When he first moved into Blowing House Close in the spring of 2005, Steven was understandably nervous. St Austell isn’t a huge town. Bordered on one side by the sea and on the other by the towering arches of the Trenance Viaduct, built by the Great Western Railway in 1898, these days its main claim to fame is being the closest point to the Eden Project, situated just a couple of miles away. But to Steven, who was used to living in a small village where everyone knew who he was, it might as well have been New York City.

He spent ages gazing out of his window at the street corner below, where he always saw the same young man hanging around. This man was hardly ever alone. As he stood there, he’d be joined first by one group of youngsters, then another. For lonely Steven, that convivial corner looked like a charmed place so he was thrilled when, one day, the man on the corner started chatting to him.

‘Guess what?’ he proudly announced to his friends back in Maudlin the next time he spoke to them on the phone. ‘I’m in a gang!’

To Steven’s amazement, the man on the corner, Darren Stewart, had taken a real interest in him. He’d been keen to find out exactly where he lived and had even started to invite all his friends round to Steven’s flat. From being a quiet, rather lonely place, the little bedsit was suddenly filled with people all through the day and night. To Steven, desperate to feel he belonged, it was a dream come true.

‘Can’t you keep the noise down? How many times do we have to come round here?’

Steven didn’t like it when his neighbours came to the door to complain about the loud music and the sound of people coming and going all through the night. But he couldn’t tell them to leave, could he? They were his friends. He didn’t want to be on his own again.

Secretly though, he was a bit nervous of some of the people who came round. Steven wasn’t worldly by a long stretch of the imagination, but even he knew enough to see that there was a
lot of alcohol going round at these impromptu ‘parties’, and lots of ‘other stuff’ too.

In reality, 30-year-old Darren (Daz) Stewart was turning Steven Hoskin’s flat into his own private party venue – a convenient pad where he could supply alcohol and, rumour had it, drugs to the neighbourhood’s teenagers, a place where he and his girlfriend Sarah could get all their mates round and have a laugh.
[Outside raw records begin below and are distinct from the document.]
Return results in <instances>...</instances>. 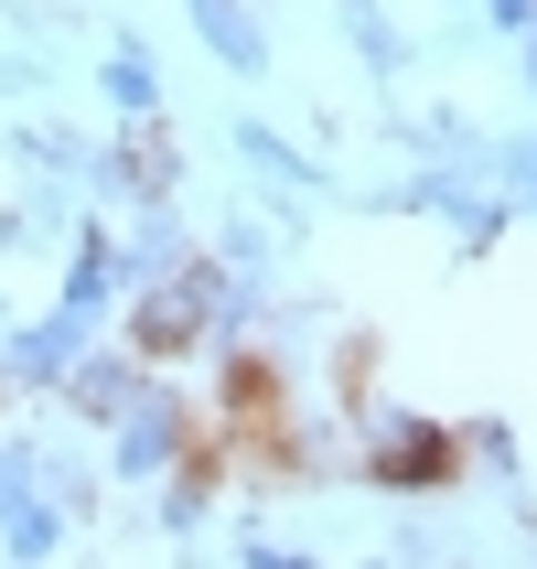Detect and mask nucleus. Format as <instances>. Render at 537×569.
I'll use <instances>...</instances> for the list:
<instances>
[{
    "label": "nucleus",
    "instance_id": "f257e3e1",
    "mask_svg": "<svg viewBox=\"0 0 537 569\" xmlns=\"http://www.w3.org/2000/svg\"><path fill=\"white\" fill-rule=\"evenodd\" d=\"M216 301H226L216 280H172V290H161V301H151V312H140V345H151V355H172V345H193V322L216 312Z\"/></svg>",
    "mask_w": 537,
    "mask_h": 569
},
{
    "label": "nucleus",
    "instance_id": "f03ea898",
    "mask_svg": "<svg viewBox=\"0 0 537 569\" xmlns=\"http://www.w3.org/2000/svg\"><path fill=\"white\" fill-rule=\"evenodd\" d=\"M441 430H419V419H387V430H377V473L387 483H441L451 473V462H441Z\"/></svg>",
    "mask_w": 537,
    "mask_h": 569
},
{
    "label": "nucleus",
    "instance_id": "7ed1b4c3",
    "mask_svg": "<svg viewBox=\"0 0 537 569\" xmlns=\"http://www.w3.org/2000/svg\"><path fill=\"white\" fill-rule=\"evenodd\" d=\"M193 22H205V43H216L237 76H258V64H269V43H258V22L237 11V0H193Z\"/></svg>",
    "mask_w": 537,
    "mask_h": 569
},
{
    "label": "nucleus",
    "instance_id": "20e7f679",
    "mask_svg": "<svg viewBox=\"0 0 537 569\" xmlns=\"http://www.w3.org/2000/svg\"><path fill=\"white\" fill-rule=\"evenodd\" d=\"M161 451H172V409H140L129 419V473H161Z\"/></svg>",
    "mask_w": 537,
    "mask_h": 569
},
{
    "label": "nucleus",
    "instance_id": "39448f33",
    "mask_svg": "<svg viewBox=\"0 0 537 569\" xmlns=\"http://www.w3.org/2000/svg\"><path fill=\"white\" fill-rule=\"evenodd\" d=\"M108 97H119V108H161V76H151V54H119V64H108Z\"/></svg>",
    "mask_w": 537,
    "mask_h": 569
},
{
    "label": "nucleus",
    "instance_id": "423d86ee",
    "mask_svg": "<svg viewBox=\"0 0 537 569\" xmlns=\"http://www.w3.org/2000/svg\"><path fill=\"white\" fill-rule=\"evenodd\" d=\"M248 569H301V559H290V548H248Z\"/></svg>",
    "mask_w": 537,
    "mask_h": 569
}]
</instances>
Sarah Bullock was just 16 and completely in thrall to her new lover. To her immature mind, Daz Stewart was the epitome of the cool, sophisticated older man. He knew everyone and always seemed to have a regular stash of amphetamines to hand. And now he’d found them this flat so they no longer had to hang around street corners. Yeah, it was a shame about the loser who lived there, who was always hanging about, but that was just something they had to put up with. Anyway, he had his uses – he was gullible enough to hand over his benefit money without a word.

Within months of moving into Blowing House Close, Steven Hoskin had a new flatmate: Darren Stewart had moved in. But if Steven had been envisaging friendly chats in front of the TV or companionable meals for two, he was much mistaken.

‘You must have some more money. Hand it over, or you know what’s coming to you!’ Daz Stewart knew exactly which tone of voice scared his new flatmate the most. A bully by nature, he enjoyed seeing the fear in Steve Hoskin’s trusting brown eyes as he scurried around, looking for any money he may have overlooked.

Really, Daz thought contentedly, this was working out better than he could have expected. He now had a base of operations,
somewhere to bring his mates and a ready source of income. All he had to do was keep plying Steve with alcohol, put the frighteners on him every now and then, and he was good as gold. Besides, he was proving very useful for some things.

 

‘Oi, get me another drink!’

Sarah was lying on the sofa with her head in Darren’s lap, waving her empty beer can around.

Wearily, Steve hauled himself up and made his way to the little kitchen to fetch another can from the fridge. He didn’t like the way Sarah and Daz talked to him now, but he didn’t know what he could do about it. He didn’t want to go back to being lonely again, and he was also scared of what they might do to him. They were always pushing him about and hurting him, but he didn’t know how to make it stop.